Segment Start: Given records
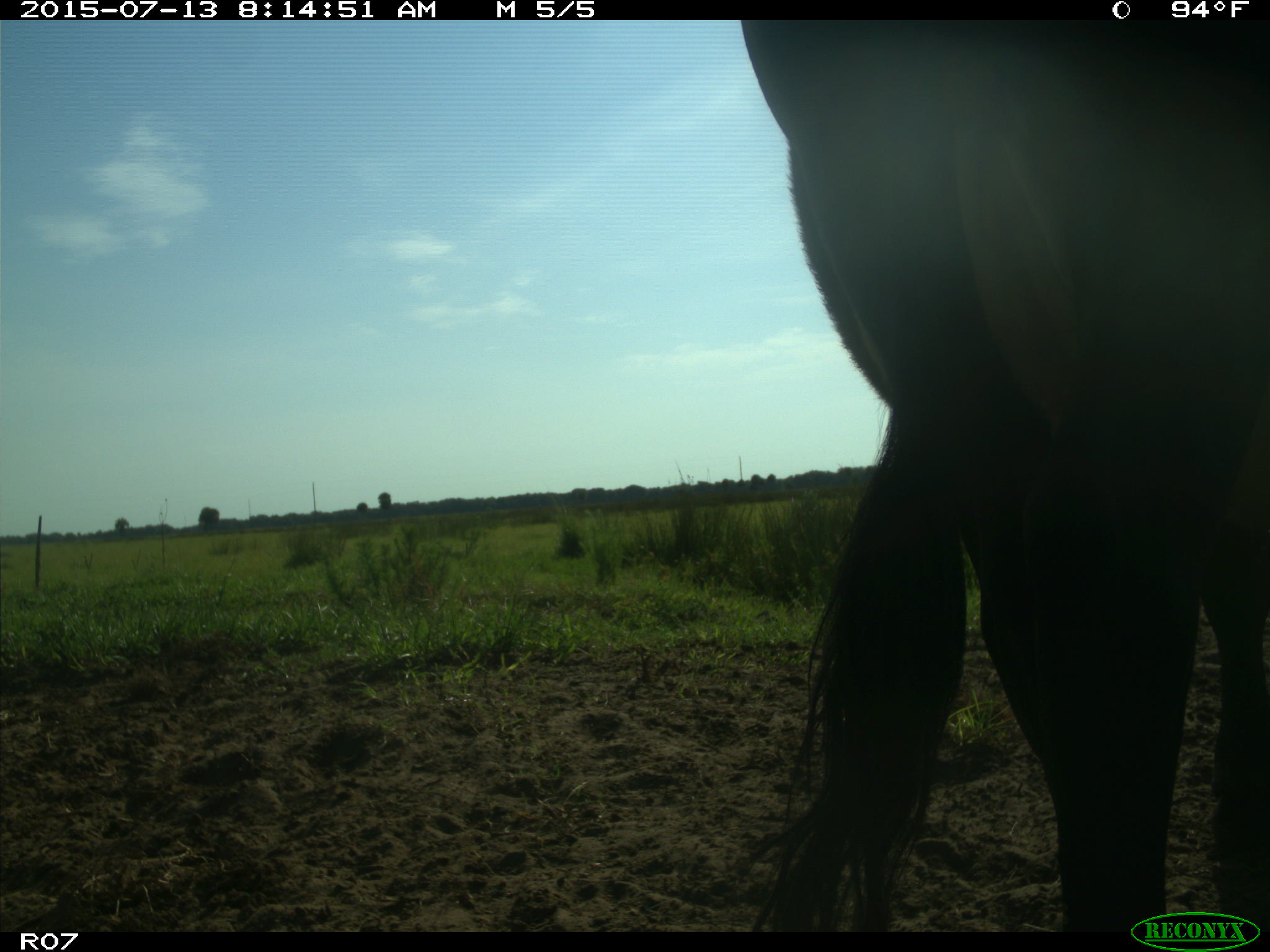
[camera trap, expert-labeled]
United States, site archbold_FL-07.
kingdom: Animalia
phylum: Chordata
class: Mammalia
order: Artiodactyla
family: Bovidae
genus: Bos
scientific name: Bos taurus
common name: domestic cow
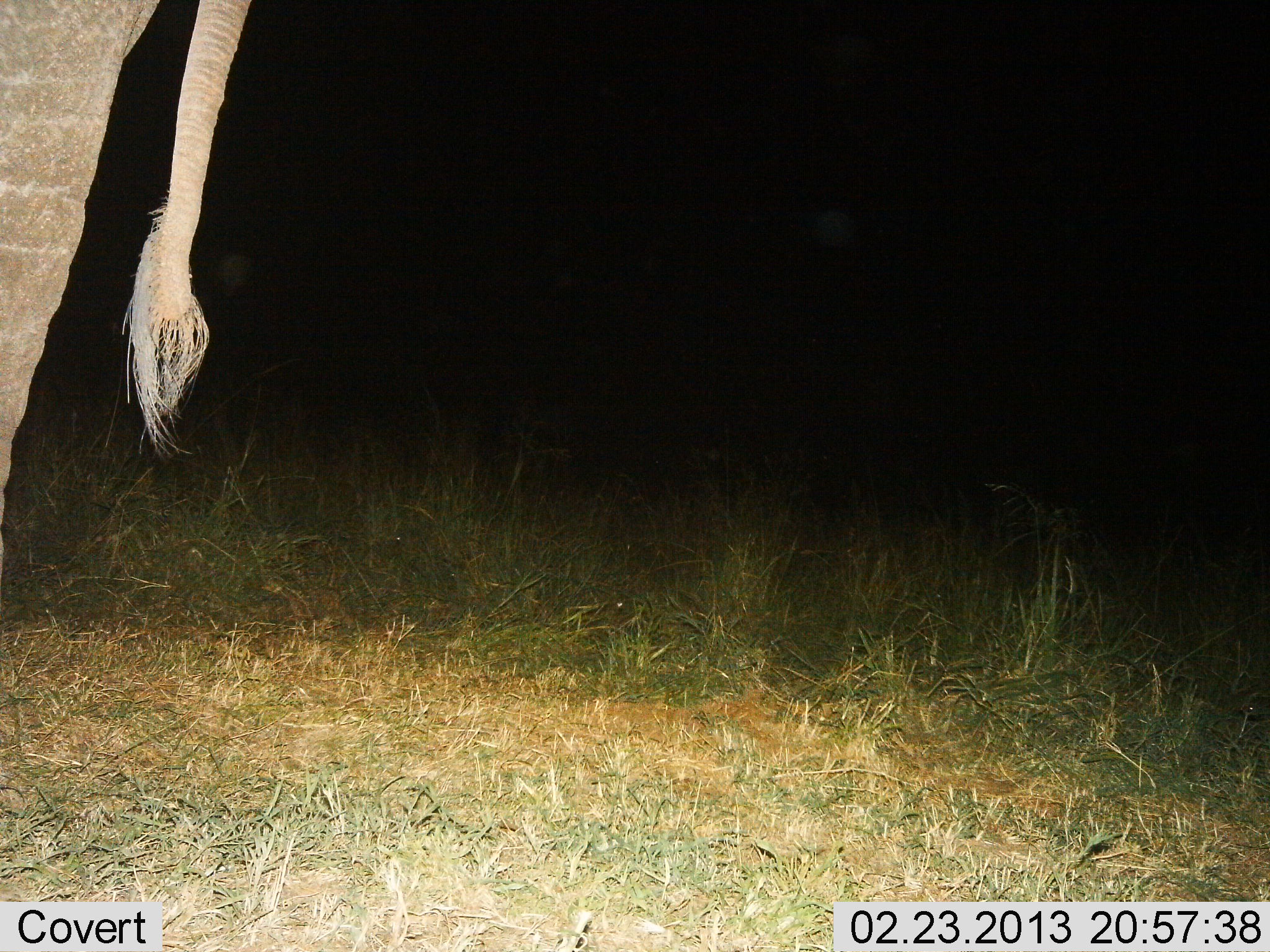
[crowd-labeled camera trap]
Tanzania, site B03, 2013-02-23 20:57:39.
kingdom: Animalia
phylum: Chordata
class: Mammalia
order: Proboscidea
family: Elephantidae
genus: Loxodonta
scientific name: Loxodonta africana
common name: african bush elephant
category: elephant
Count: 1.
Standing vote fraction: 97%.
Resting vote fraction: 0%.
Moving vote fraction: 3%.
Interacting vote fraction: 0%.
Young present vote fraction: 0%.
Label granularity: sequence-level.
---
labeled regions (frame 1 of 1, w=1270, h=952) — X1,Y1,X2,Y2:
Segment End: Given records
> **What you will do**: What is the number of lines in the records that contain the word "name"? Answer with the number and nothing else.

> **Task solution**: 4